**Assigned task A:** Reproduce the part of the Dobro announcement that runs from "Basically, the trial" down to "update. Try it!", keeping every word the same.
**Assigned task B:**
Answer these from the Dobro announcement:
(i) In the full version, how many presets does every bank have?
(ii) What does the pitch wheel do to string two?
(iii) On what date will the product ship?

**Document text:**
:::

I probably cut too many corners trying to push this pre-promo out to really give adequate information about everything, so the literature (web, manual, e-mails, forums) will be amended and expanded.

As for right now, the easiest question to answer is the one about the difference between the demo version and the full:

Basically, the trial version has access to strings 2-5, whereas, obviously, the full version allows all six. The only other limitation on the demo is that it has 5 banks of 5 presets each (factory), and just one bank of user presets (blank, which you can over-write). The full version has 30 factory banks, 30 user banks, and every bank has 30 presets. The factory banks/presets will not all be populated, but the will be a ridiculously comprehensive set of phrases, all of which can be edited, saved and re-assigned as any of the potential 900 user presets.

As for minor chords: Two things that got left out of the demo version manual:

1) Your pitch wheel will bend string two down a semitone, making any chords minor. That's a rather simple, quick solution, but I intend on expanding the idea, if not in full version release, in a soon to come update. Try it!

2) Clicking the headstock of the guitar picture on the main page of the interface will bring up a tuning menu, with a bunch of open tuning options. MIND = BLOWN.

I also have to issue some public apologies and disclaimers:

1) There are a few outstanding orders and support issues from prior to this launch. What I hope folks can understand is that it's impossible to do everything! Wavelore is ONE man....One very stretched thin man, who's wearing all the hats. I'll fix you all up soon! Please give me your patience 

2) A few inquiries as to, "I ordered the Dobro; Where's my link!?" - This is a pre-order special, folks; No links are going to be delivered until the product ships on sept. 30. Of course, I have to acknowledge that my fervor to get all this web updating and announcement stuff is probably responsible for my not having made this crystal clear on every forum and in every e-mail, and am sorry for any misunderstanding, but that is the case, and you will get your links! Of course, I'll address these concerns in personalized e-mails as well, but I think it's probably a good idea to do that publicly on the forums first...

:::

(Recorded data)
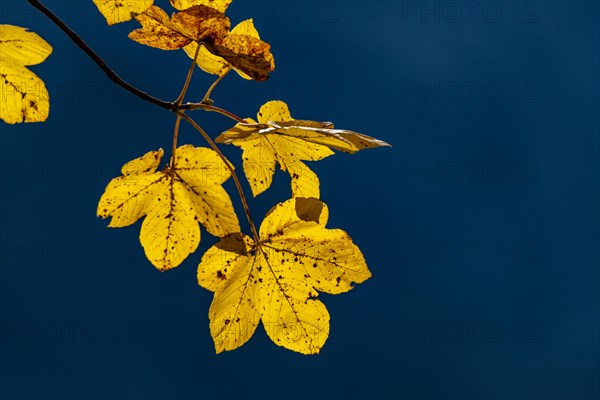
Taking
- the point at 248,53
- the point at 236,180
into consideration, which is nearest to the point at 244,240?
the point at 236,180

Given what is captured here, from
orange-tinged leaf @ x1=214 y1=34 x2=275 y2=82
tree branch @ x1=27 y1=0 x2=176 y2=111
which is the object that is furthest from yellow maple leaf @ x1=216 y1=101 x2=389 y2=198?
tree branch @ x1=27 y1=0 x2=176 y2=111

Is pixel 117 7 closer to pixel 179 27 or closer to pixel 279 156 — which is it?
pixel 179 27

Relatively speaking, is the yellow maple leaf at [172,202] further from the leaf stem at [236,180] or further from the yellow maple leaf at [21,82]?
the yellow maple leaf at [21,82]

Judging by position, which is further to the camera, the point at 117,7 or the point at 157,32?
the point at 157,32

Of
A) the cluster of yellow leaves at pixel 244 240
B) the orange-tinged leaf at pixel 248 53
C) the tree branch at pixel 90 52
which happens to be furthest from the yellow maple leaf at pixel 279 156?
the tree branch at pixel 90 52

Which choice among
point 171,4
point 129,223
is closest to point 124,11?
point 171,4

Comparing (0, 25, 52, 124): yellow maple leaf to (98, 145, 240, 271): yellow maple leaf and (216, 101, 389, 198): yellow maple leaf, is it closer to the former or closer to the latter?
(98, 145, 240, 271): yellow maple leaf
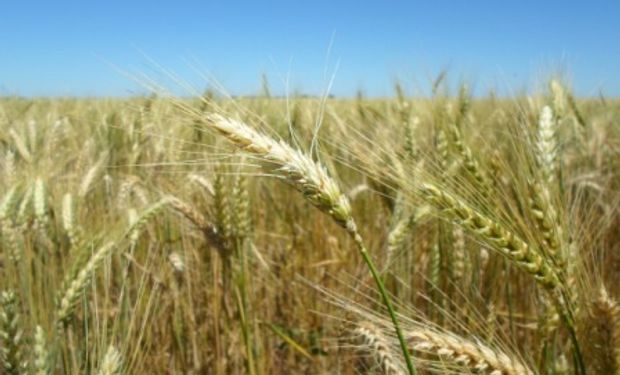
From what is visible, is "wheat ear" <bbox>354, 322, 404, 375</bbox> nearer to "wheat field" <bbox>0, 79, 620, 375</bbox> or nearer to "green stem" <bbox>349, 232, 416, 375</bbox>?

:::

**Your response A:**
Basically, the trial version has access to strings 2-5, whereas, obviously, the full version allows all six. The only other limitation on the demo is that it has 5 banks of 5 presets each (factory), and just one bank of user presets (blank, which you can over-write). The full version has 30 factory banks, 30 user banks, and every bank has 30 presets. The factory banks/presets will not all be populated, but the will be a ridiculously comprehensive set of phrases, all of which can be edited, saved and re-assigned as any of the potential 900 user presets.

As for minor chords: Two things that got left out of the demo version manual:

1) Your pitch wheel will bend string two down a semitone, making any chords minor. That's a rather simple, quick solution, but I intend on expanding the idea, if not in full version release, in a soon to come update. Try it!

**Your response B:**
(i) 30 presets.
(ii) It bends string two down a semitone, making any chords minor.
(iii) Sept. 30.